GIVEN INSTRUCTION A
In the forum thread, which compression encoding does mwlon's incomplete branch implement?

# start of DOCUMENT PASSAGE

May 17 '25 20:05 gatesn

I'm going to start on this now.

May 30 '25 17:05 mwlon

I have an incomplete Zstd branch here: https://github.com/vortex-data/vortex/compare/develop...mwlon:vortex:zstd-encoding?expand=1

A couple things we could aim for, and I'm unsure whether to do them in this initial PR (both of which will apply to Pco as well):

Should we support zstd dictionaries and write smaller zstd frames for faster slice + indexing access? E.g. write multiple frames of 1k values that share a single dictionary, and only decompress the required frame(s) for each lookup.
Should we do caching at this point? E.g. once we need to decompress the data once, store the decompressed version in the array's memory for any future access. I'm leaning against this for now, since we can easily add it in later without breaking anything.

Jun 03 '25 17:06 mwlon

This is a great start, thank you. Couple of notes/questions:

Does it only support primitive types?

# end of DOCUMENT PASSAGE

GIVEN INSTRUCTION B
Select every line of the listing that contains the word "between".

# start of EXERCISE MATERIAL

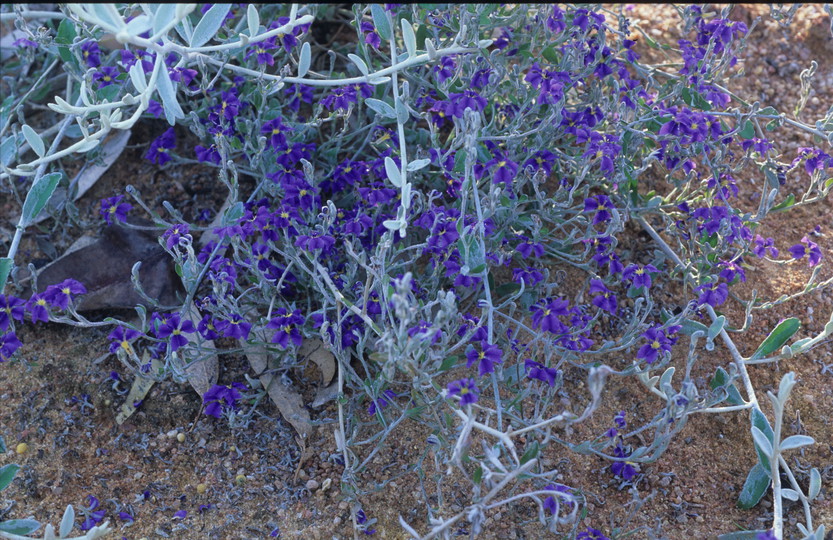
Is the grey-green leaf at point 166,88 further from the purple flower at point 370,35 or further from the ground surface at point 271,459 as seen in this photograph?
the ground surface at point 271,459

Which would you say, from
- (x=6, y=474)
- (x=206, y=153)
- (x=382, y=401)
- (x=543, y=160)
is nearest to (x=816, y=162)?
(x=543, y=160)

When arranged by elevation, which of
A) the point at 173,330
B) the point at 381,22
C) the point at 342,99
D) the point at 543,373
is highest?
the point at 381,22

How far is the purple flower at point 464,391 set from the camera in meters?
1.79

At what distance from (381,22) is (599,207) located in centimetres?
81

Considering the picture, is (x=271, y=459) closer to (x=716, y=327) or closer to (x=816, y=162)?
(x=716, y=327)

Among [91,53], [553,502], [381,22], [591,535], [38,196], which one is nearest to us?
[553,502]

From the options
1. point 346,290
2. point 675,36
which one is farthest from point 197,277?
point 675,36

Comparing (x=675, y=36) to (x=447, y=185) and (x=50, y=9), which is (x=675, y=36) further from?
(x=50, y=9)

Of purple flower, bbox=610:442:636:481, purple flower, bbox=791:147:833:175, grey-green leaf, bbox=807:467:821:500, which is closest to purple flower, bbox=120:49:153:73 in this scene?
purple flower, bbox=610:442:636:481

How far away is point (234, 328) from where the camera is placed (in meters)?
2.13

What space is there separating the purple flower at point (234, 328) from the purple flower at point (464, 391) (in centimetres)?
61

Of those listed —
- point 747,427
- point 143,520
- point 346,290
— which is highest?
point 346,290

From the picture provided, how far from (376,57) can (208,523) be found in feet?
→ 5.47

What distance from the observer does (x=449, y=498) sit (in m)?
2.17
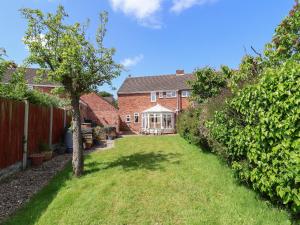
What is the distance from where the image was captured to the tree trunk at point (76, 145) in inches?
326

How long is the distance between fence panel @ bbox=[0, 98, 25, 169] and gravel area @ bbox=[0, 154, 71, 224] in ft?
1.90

# end of EXERCISE MATERIAL
# start of EXERCISE MATERIAL

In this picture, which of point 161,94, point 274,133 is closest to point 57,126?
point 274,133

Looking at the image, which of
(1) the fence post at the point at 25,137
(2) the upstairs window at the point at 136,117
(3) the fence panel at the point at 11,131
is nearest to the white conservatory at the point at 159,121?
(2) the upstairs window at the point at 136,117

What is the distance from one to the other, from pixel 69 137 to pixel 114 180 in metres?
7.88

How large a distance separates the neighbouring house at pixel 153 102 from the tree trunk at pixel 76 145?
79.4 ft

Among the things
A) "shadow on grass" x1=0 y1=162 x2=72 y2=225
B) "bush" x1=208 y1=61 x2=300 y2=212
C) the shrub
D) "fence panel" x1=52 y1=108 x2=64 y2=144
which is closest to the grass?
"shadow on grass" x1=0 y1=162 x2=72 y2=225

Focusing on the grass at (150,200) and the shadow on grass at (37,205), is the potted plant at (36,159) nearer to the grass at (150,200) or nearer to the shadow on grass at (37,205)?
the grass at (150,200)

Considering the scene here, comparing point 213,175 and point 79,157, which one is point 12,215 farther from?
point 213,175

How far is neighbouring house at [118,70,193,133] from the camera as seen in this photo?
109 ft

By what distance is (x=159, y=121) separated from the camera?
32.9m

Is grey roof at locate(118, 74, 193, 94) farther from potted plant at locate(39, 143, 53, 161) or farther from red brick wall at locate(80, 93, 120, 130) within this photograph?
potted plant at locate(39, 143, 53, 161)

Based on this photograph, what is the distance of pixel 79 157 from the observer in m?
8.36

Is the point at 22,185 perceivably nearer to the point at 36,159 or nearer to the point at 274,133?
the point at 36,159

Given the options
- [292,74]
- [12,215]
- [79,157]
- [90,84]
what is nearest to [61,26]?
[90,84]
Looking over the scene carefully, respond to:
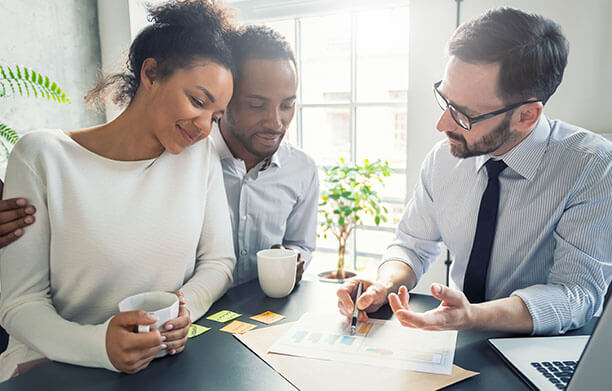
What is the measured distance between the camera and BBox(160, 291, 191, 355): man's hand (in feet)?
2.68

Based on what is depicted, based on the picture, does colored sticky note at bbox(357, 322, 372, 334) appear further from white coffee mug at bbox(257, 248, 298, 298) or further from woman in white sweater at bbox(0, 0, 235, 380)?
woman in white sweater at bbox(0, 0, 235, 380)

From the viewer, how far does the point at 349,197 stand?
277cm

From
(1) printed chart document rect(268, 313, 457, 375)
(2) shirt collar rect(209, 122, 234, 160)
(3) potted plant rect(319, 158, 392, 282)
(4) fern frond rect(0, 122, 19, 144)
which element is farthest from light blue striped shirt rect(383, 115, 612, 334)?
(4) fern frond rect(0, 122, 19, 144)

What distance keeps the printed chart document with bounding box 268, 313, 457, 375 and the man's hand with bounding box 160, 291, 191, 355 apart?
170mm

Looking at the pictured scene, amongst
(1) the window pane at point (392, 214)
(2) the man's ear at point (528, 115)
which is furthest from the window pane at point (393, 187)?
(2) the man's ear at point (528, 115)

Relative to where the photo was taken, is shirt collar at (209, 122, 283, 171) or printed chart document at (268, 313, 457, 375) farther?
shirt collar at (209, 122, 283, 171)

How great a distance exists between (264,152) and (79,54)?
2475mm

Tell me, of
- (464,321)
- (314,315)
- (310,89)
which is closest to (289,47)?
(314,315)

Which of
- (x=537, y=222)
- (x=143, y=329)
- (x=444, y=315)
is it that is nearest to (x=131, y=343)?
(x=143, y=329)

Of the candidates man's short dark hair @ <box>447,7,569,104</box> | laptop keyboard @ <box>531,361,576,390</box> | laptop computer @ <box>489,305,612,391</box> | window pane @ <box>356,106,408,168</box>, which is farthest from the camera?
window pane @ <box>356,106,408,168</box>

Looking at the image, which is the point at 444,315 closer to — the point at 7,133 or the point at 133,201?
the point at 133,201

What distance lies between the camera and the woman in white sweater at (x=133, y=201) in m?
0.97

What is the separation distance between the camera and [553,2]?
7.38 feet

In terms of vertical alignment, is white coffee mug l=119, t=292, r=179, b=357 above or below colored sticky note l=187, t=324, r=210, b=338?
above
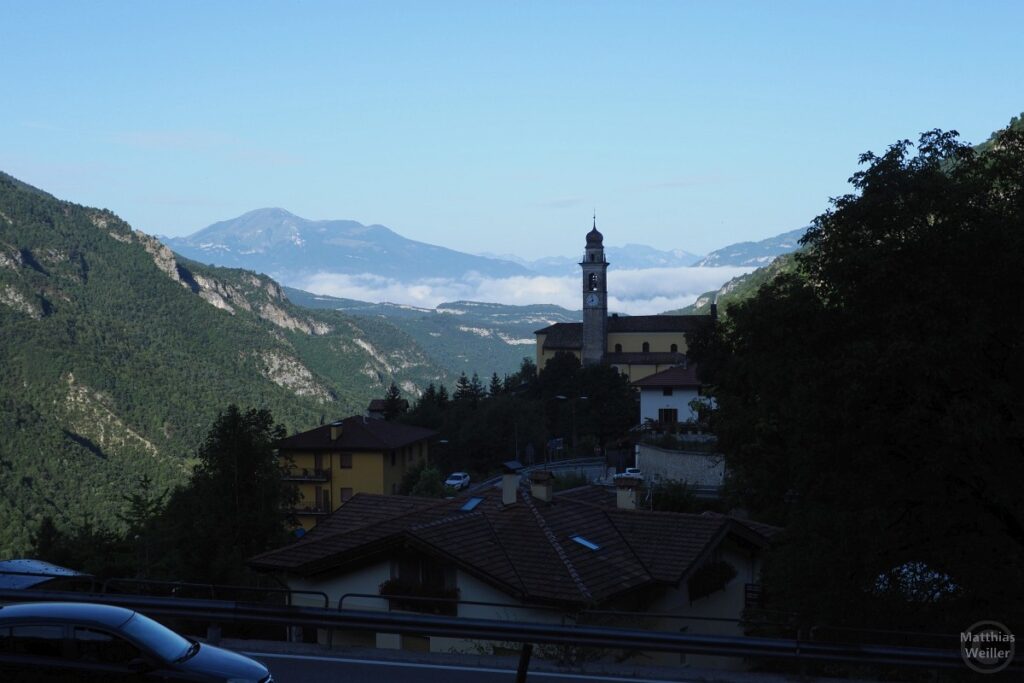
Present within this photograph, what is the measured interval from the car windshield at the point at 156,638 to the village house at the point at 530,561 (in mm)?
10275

# end of EXERCISE MATERIAL

WORKED SOLUTION A
Zstd

WORKED SOLUTION B
How long is the distance between fence panel @ bbox=[0, 98, 25, 169] and gravel area @ bbox=[0, 154, 71, 224] in ft?
What is the measured distance between the camera and BBox(160, 291, 191, 355): man's hand (in feet)?
How great a distance exists between (264,152) and (79,54)?
What distance lies between the camera and the woman in white sweater at (x=133, y=201) in m?
What is the separation distance between the camera and [553,2]?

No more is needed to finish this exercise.